Trato de armar tu
cara, te divido en manos, nariz, boca, y
en lugar de construirte te deshojo, como esas margaritas de cuando éramos niños
¿te acuerdas?, como los puzzles de madera que la madrina traía para las navidades,
y nunca terminábamos de armar en noche buena porque nos mandaban a la cama temprano y tú te burlabas
siempre de mi. Entonces el odio asomaba a mi cara, un sarpullido por todo el
cuerpo, unas ganas de ahorcarte, de verte morir como en las películas de
vaqueros, tendido al sol, lleno el cuerpo de disparos, y la rabia me borraba tu
edad, tu altura, dejando que la imaginación hiciera el resto.
Algún día seré grande pensaba entonces y me
vengaré de tus aires de suficiencia, de tu ropa bien planchada, de tu perfume
nauseabundo, porque ya a tus catorce años - yo era apenas una mocosa de ocho-
eras el primo mas repulsivo de todos, con tus mejillas gordinflonas, tus viscosas carcajadas, tus excesos de violencia
y esos dedos pellizcándome los muslos, cuando a oscuras en el ropero mi
inocencia arriesgaba moretones antes que me pillaran en las escondidas. Tú me
conocías tan bien: pellizcabas fuerte, sabías que mi boca aguantaría el dolor,
y en los años siguientes tantas pequeñas
cosas. ¡Qué ilusa! por entonces no entendía que esas maldades tuyas eran las
piezas sueltas del mismo rompecabezas.
Aprendiz de monstruo, no pude verte entonces y
tampoco ahora; ni con todo el dolor, la cabeza zumbándome, las manos crispadas y el pelo revuelto. La
casa vacía se llena de una oleada de
vergüenza, y por más argumentos que le
doy a mi razón, no deja de gritarme que soy la misma niñita idiota de los ocho
años, aguantando tus juegos de primos, como mamá los llamó la única vez que
intenté acusarte. Idiota de mi, nadie en
casa y dejarte entrar por esa puerta y ofrecerte un café, más encima. Idiota de
mí, por no ver el monstruo de hombre que siempre llevaste dentro.
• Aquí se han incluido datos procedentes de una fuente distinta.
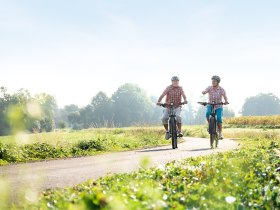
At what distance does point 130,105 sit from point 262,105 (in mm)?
71079

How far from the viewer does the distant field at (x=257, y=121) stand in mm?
40119

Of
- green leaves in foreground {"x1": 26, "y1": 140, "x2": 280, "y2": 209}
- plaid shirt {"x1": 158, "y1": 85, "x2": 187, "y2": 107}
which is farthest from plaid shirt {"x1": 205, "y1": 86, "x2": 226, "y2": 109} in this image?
green leaves in foreground {"x1": 26, "y1": 140, "x2": 280, "y2": 209}

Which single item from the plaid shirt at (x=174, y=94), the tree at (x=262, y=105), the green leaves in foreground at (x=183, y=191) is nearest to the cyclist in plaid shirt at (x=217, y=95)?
the plaid shirt at (x=174, y=94)

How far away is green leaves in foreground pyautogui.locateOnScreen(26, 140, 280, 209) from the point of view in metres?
3.06

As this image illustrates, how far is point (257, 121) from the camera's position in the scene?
142 feet

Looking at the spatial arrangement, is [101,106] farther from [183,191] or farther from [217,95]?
[183,191]

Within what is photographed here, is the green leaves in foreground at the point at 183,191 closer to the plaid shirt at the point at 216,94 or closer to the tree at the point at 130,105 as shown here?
the plaid shirt at the point at 216,94

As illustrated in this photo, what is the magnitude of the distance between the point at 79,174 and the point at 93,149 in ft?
23.4

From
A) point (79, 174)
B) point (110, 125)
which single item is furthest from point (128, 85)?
point (79, 174)

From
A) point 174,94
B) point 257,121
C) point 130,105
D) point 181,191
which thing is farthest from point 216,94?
point 130,105

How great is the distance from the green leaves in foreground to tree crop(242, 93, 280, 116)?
169 m

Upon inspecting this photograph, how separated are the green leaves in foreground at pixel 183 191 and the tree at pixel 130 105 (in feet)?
368

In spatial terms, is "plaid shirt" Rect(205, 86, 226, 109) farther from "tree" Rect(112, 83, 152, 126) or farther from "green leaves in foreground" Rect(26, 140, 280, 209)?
"tree" Rect(112, 83, 152, 126)

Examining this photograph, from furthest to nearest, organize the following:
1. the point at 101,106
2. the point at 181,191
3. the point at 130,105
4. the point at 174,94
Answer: the point at 130,105
the point at 101,106
the point at 174,94
the point at 181,191
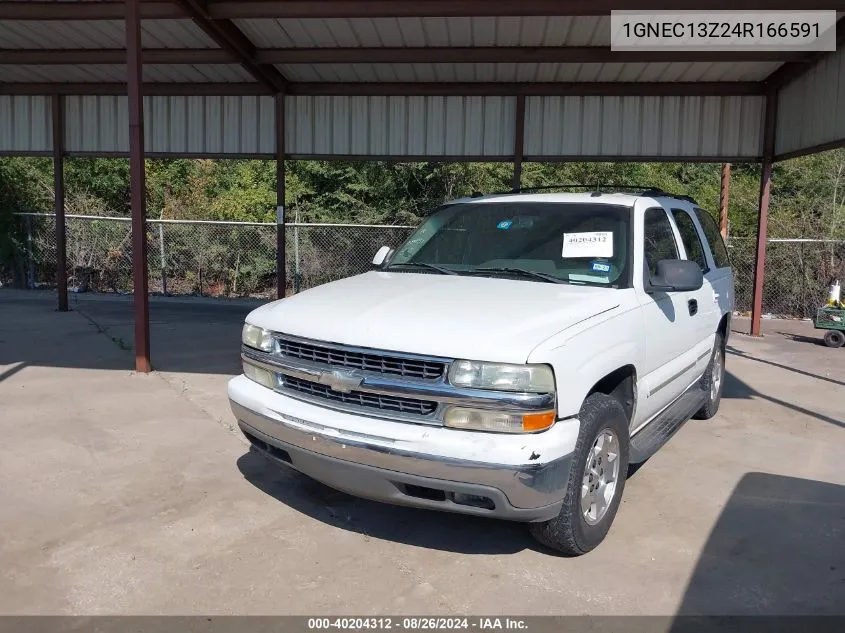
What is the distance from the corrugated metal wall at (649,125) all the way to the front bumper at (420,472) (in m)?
8.93

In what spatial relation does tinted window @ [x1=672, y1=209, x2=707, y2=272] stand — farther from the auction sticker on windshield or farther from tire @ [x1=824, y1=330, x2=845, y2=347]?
tire @ [x1=824, y1=330, x2=845, y2=347]

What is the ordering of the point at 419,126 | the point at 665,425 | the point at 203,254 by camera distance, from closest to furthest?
the point at 665,425 → the point at 419,126 → the point at 203,254

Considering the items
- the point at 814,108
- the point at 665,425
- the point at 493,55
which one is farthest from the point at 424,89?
the point at 665,425

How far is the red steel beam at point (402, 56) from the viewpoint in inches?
375

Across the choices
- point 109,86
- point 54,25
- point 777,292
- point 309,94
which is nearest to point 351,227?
point 309,94

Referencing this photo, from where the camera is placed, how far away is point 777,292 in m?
14.6

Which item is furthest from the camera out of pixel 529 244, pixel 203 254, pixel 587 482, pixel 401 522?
pixel 203 254

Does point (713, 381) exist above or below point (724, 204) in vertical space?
below

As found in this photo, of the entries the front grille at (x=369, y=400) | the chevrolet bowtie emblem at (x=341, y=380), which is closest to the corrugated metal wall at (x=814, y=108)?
the front grille at (x=369, y=400)

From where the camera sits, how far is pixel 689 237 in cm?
579

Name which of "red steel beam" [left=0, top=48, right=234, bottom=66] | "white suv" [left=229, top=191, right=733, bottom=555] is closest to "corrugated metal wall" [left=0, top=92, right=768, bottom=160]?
"red steel beam" [left=0, top=48, right=234, bottom=66]

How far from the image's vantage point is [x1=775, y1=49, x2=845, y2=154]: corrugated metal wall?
27.9 ft

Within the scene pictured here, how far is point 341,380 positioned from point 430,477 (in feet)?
2.14

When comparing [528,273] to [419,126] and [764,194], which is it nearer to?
[419,126]
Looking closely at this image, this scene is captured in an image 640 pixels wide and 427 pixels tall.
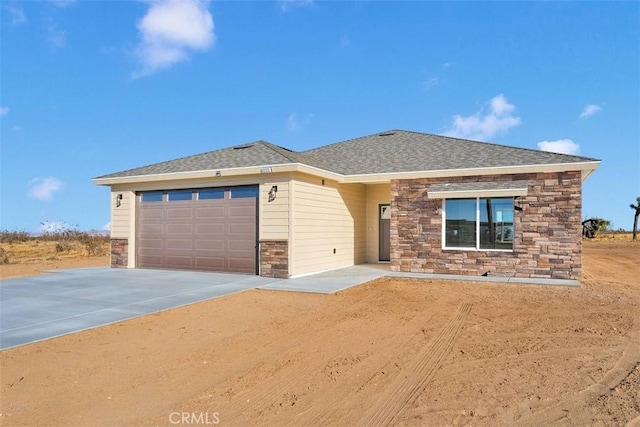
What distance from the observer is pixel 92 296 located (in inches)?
341

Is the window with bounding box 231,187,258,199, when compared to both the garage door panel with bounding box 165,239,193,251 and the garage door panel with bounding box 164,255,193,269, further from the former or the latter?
the garage door panel with bounding box 164,255,193,269

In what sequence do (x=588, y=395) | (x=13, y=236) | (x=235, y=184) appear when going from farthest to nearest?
(x=13, y=236) < (x=235, y=184) < (x=588, y=395)

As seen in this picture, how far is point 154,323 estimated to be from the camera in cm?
638

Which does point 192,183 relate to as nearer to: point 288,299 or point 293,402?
point 288,299

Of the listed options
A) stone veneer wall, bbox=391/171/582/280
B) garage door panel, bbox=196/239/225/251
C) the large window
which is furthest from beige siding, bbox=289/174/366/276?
the large window

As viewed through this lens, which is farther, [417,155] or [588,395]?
[417,155]

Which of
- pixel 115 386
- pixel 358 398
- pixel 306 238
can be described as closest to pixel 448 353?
pixel 358 398

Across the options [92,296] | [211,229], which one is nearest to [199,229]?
[211,229]

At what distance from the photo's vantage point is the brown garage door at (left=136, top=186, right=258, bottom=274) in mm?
11969

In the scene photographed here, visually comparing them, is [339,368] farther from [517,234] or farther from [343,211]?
[343,211]

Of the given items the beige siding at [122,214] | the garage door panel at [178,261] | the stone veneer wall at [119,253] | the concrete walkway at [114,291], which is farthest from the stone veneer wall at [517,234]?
the stone veneer wall at [119,253]

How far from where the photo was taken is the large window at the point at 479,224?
1133 cm

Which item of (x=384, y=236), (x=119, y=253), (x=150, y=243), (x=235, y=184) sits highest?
(x=235, y=184)

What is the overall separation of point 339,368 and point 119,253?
1244 centimetres
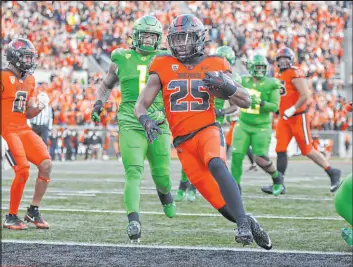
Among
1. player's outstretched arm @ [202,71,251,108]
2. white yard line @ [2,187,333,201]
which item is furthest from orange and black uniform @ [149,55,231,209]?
white yard line @ [2,187,333,201]

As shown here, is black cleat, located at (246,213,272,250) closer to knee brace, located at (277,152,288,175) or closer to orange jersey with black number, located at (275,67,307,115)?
orange jersey with black number, located at (275,67,307,115)

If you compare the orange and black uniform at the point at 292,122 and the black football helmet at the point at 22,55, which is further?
the orange and black uniform at the point at 292,122

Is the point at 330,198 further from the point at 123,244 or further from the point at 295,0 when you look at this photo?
the point at 295,0

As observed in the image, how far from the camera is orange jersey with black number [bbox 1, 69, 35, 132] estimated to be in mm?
6750

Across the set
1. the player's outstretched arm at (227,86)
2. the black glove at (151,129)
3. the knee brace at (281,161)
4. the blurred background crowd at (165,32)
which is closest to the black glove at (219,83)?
the player's outstretched arm at (227,86)

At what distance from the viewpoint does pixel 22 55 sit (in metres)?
6.68

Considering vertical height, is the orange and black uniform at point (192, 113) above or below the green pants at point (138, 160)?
above

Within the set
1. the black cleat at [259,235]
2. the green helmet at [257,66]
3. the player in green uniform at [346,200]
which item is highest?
the player in green uniform at [346,200]

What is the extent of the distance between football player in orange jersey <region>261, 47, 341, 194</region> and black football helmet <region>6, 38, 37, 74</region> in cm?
419

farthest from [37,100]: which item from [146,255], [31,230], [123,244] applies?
[146,255]

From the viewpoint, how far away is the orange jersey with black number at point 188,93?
5.24 m

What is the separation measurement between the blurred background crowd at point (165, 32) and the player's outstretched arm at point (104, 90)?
16254mm

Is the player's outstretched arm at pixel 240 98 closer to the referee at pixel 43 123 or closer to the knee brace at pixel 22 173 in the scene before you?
the knee brace at pixel 22 173

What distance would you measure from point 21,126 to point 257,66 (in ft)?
12.8
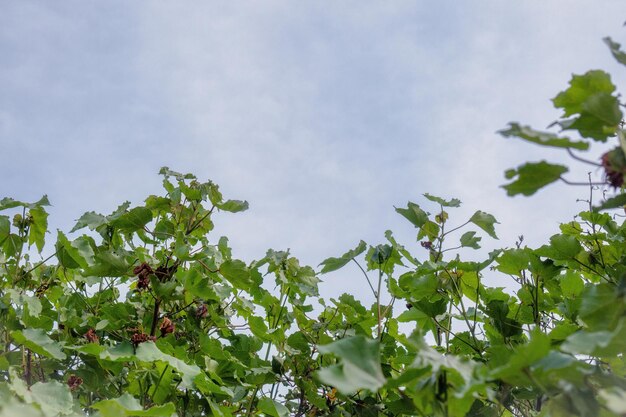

Idiota mil
veces por no gritar fuerte y armar un escándalo, mientras mis ojos veían lo inevitable dibujado en las paredes: tu
cuerpo entrando en el mío.
Trato de armar tu cara, de reconstruir tu
llegada, tu saludo, mis gestos, pero los recuerdos de infancia, la rabia, la
pena, se mezclan bajo la ducha mientras
me llega un cansancio de plomo en la piel, y ya no sé si fueron tus veintiún
años o mis quince, si fue mi falda corta de colegio, tu maldad infinita, tu
sonrisa sarcástica o mis ojos delineados.